Marsh was a former Disney storyman (he got screen credit on Make Mine Music, Melody Time and a few others) who began freelancing for Western Publishing Company around 1946. He decided he liked drawing comic books better than writing gags for Walt, and the editors at Western gave him all he could handle. For a long time, he was their "star" adventure artist on the Dell Comics they produced, working on westerns, Tarzan, movie adaptations…any number of comics and occasionally on their line of books for children. As far as I know, he never worked for any other company.
He was incredibly fast, sometimes doing all the art and lettering for an issue over a long weekend. In fact, he believed that good comic art should be done in a bold, spontaneous manner so if he found himself spending a lot of time on a page, he'd tear it up and start over. He cared very little about anatomical correctness in his figures or proper perspective. According to his friend Russ Manning, Marsh had but two goals in his artwork. One was to tell the story with maximum clarity. The other was to spot his large black areas in a manner that formed a balanced design on the page. Often, he would start a new page by laying in a large abstract design that would fill the entire drawing area. Then he would divide the page (and that design) into six panels and, working with very little pencilling and a thick, ink-loaded brush, he'd attempt to incorporate one sixth of the design into the composition of each panel. Sounds odd, but it seemed to work.

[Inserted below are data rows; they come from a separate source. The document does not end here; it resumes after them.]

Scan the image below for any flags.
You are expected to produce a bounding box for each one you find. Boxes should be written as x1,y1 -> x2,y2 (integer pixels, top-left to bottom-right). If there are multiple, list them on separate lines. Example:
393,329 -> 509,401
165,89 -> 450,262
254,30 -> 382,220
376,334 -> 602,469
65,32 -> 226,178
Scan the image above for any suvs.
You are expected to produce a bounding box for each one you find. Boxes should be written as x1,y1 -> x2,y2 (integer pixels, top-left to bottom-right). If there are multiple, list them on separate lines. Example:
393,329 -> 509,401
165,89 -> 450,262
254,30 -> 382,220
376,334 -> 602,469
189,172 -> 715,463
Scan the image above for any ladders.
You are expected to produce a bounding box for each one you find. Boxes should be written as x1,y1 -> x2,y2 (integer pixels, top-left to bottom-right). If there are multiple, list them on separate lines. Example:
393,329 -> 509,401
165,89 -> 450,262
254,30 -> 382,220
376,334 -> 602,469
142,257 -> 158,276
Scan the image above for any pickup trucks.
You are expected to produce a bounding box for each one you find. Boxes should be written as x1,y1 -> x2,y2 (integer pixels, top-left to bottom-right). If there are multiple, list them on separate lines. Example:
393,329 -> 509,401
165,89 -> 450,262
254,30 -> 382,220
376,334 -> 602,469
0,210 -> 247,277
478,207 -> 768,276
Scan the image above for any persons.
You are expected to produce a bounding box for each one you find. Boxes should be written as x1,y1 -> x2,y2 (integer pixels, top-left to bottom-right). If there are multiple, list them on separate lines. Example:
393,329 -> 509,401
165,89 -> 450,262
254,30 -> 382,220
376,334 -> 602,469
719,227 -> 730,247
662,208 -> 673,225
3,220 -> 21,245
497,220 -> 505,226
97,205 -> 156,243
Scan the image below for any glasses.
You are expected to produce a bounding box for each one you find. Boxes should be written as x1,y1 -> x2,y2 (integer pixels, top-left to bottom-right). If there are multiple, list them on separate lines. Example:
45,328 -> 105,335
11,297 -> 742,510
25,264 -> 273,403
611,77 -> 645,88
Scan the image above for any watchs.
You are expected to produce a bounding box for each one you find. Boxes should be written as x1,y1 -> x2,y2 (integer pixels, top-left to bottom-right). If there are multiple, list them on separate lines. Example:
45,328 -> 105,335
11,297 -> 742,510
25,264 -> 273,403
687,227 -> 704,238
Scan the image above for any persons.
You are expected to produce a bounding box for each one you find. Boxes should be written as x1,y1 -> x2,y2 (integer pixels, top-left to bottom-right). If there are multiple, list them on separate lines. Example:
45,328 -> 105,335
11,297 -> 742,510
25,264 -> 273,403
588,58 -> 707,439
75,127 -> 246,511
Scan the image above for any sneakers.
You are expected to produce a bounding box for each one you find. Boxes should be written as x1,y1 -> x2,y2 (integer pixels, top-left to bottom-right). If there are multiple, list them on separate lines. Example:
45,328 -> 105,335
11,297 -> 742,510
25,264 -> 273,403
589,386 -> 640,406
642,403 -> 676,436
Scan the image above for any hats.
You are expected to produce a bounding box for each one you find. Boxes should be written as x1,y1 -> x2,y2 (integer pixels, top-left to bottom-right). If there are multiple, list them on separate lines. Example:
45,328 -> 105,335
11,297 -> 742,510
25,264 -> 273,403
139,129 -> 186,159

At least for some people. The editors at Western loved both the man and his work, which was fortunate for Marsh. In the early sixties, execs with the Edgar Rice Burroughs estate began demanding an artist with a more sophisticated style…someone who would draw a slicker, more muscular Tarzan like the one seen in the newspaper strips. The editors replied, in effect, "We like what Marsh is doing and the book is selling well. If you want to take the rights away from us, fine…but we will not replace Jesse." Knowing that Marsh was in poor health and could not last forever, the Burroughs folks elected to wait him out on the condition that Manning would succeed him. Marsh retired in '65 and died the following year. His last year or two of Tarzan comics must have been excrutiating for the E.R.B. company and fans since failing eyesight caused the artist to continually simplify and exaggerate further. In other words, he intensified everything his detractors disliked about his work. I suspect history will eventually side with the Western editors in praising him but for that to happen, the comic art community will have to pay a little more attention to his artistry. That's why I'm glad we have this new website to begin to correct that oversight.